In Robophone Facilities, Ltd v Blank [1966] 1 W.L.R 1428, Diplock L.J stated that;


The onus of showing that such a stipulation is a “penalty clause” lies on the party who is sued on it. The terms of the clause may themselves be sufficient to give rise to the inference that it is not a genuine estimate of damages likely to be suffered but is a penalty…….but the plaintiff may be able to show that, owing to special circumstances outside “the ordinary course of things”, a breach in those circumstances would be liable to cause him a greater loss of which the stipulated sum does represent a genuine estimate”.


Lord Dunedin in Dunlop Pneumatic Tyre Co. Ltd (supra) suggested some four tests that would assist in the task of construction of the terms and inherent circumstances of each particular contract. I will not state those tests in this ruling. However, I believe that in order for the parties to this application to be able to prove each of their allegations as suggested above and for this court to apply those tests, there would be need for a full trial of this issue in the main suit.

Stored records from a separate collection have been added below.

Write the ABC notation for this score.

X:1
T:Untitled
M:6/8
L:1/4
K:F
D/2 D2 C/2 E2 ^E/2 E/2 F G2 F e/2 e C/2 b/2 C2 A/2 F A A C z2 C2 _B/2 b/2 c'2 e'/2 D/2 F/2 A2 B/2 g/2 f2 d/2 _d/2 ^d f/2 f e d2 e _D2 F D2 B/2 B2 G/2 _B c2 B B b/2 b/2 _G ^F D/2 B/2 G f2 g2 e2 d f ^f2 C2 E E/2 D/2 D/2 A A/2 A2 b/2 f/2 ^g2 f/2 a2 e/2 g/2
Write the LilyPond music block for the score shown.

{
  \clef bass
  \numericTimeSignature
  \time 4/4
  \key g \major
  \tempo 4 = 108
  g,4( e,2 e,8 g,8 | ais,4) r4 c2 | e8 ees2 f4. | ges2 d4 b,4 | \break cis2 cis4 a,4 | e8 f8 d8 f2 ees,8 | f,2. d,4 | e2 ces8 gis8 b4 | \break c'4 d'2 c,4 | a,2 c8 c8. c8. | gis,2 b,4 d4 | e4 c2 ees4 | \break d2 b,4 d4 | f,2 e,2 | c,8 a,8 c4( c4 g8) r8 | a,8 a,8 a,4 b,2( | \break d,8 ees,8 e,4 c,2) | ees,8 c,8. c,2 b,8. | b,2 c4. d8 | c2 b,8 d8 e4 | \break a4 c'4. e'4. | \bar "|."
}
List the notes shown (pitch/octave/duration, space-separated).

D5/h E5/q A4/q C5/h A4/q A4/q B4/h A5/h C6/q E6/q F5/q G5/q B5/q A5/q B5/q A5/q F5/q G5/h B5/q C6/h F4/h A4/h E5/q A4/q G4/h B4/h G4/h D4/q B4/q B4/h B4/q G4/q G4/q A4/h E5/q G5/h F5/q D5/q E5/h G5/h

In the result, I find that the applicant has raised some triable issues that merit grant of this application. Consequently, he is entitled to unconditional leave to appear and defend the suit and it is accordingly granted. The applicant shall file a written statement of defence within seven days from the date of this ruling and costs of this application shall be in the cause.


I so order.


Dated this 28th day of August 2012.


Hellen Obura



Ruing delivered in chambers at 3.00 pm in the presence of Mr. Steven Beyanga for the applicant who was also present and Mr. Martin Kakuru who was holding brief for Ms. Ruth Sebatindira for the respondent.